Dynamics of Soil Organic Carbon and Labile Carbon Fractions in Soil Aggregates Affected by Different Tillage Managements

Our study aimed to provide a scientific basis for an appropriate tillage management of wheat-maize rotation system, which is beneficial to the sustainable development of agriculture in the fluvo-aquic soil areas in China. Four tillage treatments were investigated after maize harvest, including rotary tillage with straw returning (RT), deep ploughing with straw returning (DP), subsoiling with straw returning (SS), and no tillage with straw mulching (NT). We evaluated soil organic carbon (SOC), dissolved organic carbon (DOC), permanganate oxidizable carbon (POXC), microbial biomass carbon (MBC), and particulate organic carbon (POC) in bulk soil and soil aggregates with five particle sizes (>5 mm, 5-2 mm, 2-1 mm, 1-0.25 mm, and <0.25 mm) under different tillage managements.
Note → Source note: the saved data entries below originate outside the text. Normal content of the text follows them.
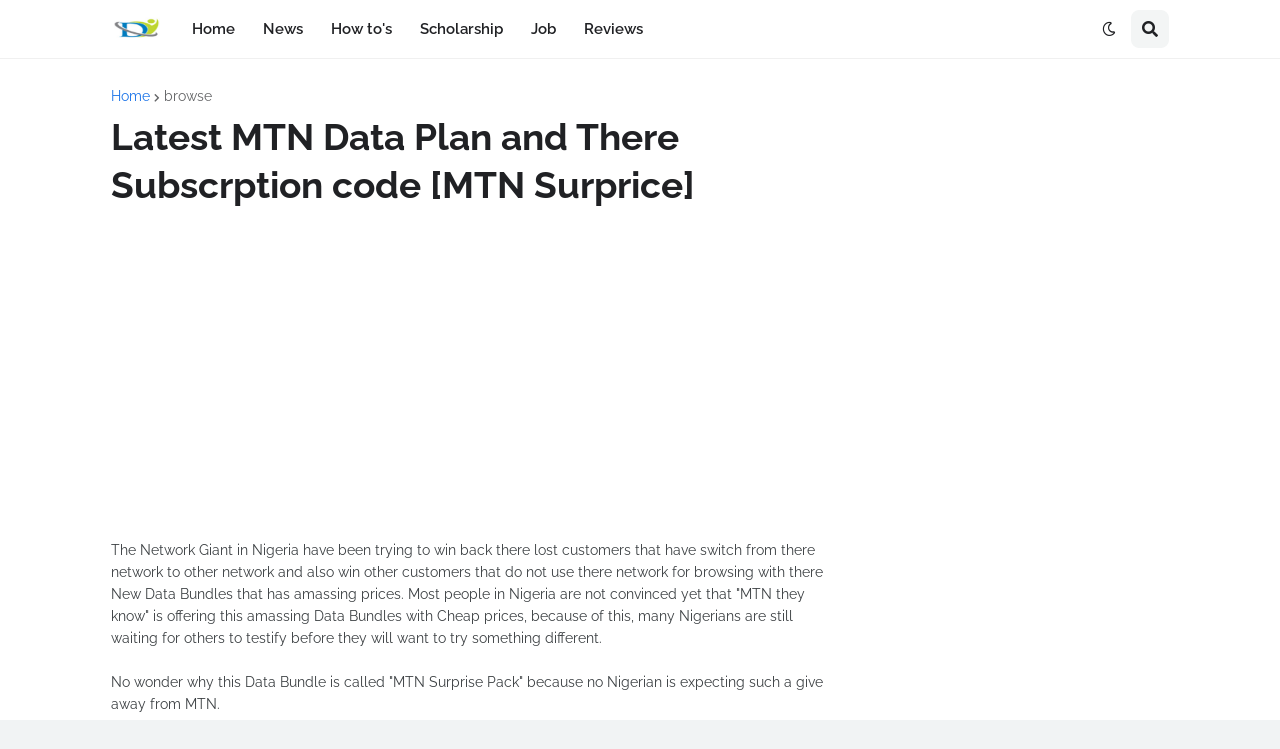

--- FILE ---
content_type: text/html; charset=utf-8
request_url: https://www.google.com/recaptcha/api2/aframe
body_size: 269
content:
<!DOCTYPE HTML><html><head><meta http-equiv="content-type" content="text/html; charset=UTF-8"></head><body><script nonce="uZjqkJtWdpXQmDkfWixBVg">/** Anti-fraud and anti-abuse applications only. See google.com/recaptcha */ try{var clients={'sodar':'https://pagead2.googlesyndication.com/pagead/sodar?'};window.addEventListener("message",function(a){try{if(a.source===window.parent){var b=JSON.parse(a.data);var c=clients[b['id']];if(c){var d=document.createElement('img');d.src=c+b['params']+'&rc='+(localStorage.getItem("rc::a")?sessionStorage.getItem("rc::b"):"");window.document.body.appendChild(d);sessionStorage.setItem("rc::e",parseInt(sessionStorage.getItem("rc::e")||0)+1);localStorage.setItem("rc::h",'1769158319487');}}}catch(b){}});window.parent.postMessage("_grecaptcha_ready", "*");}catch(b){}</script></body></html>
Results showed that compared with RT treatment, NT treatment not only increased soil aggregate stability, but also enhanced SOC, DOC, and POC contents, especially those in large size macroaggregates. DP treatment also showed positive effects on soil aggregate stability and labile carbon fractions (DOC and POXC). Consequently, we suggest that no tillage or deep ploughing, rather than rotary tillage, could be better tillage management considering carbon storage. Meanwhile, we implied that mass fractal dimension (D-m) and POXC could be effective indicators of soil quality, as affected by tillage managements.

Automated summary

The study found that no tillage or deep ploughing, as opposed to rotary tillage, can increase soil aggregate stability and organic carbon content, leading to better carbon storage effects. Therefore, it is recommended to use no tillage or deep ploughing management methods in wheat-maize rotation systems for sustainable agriculture development.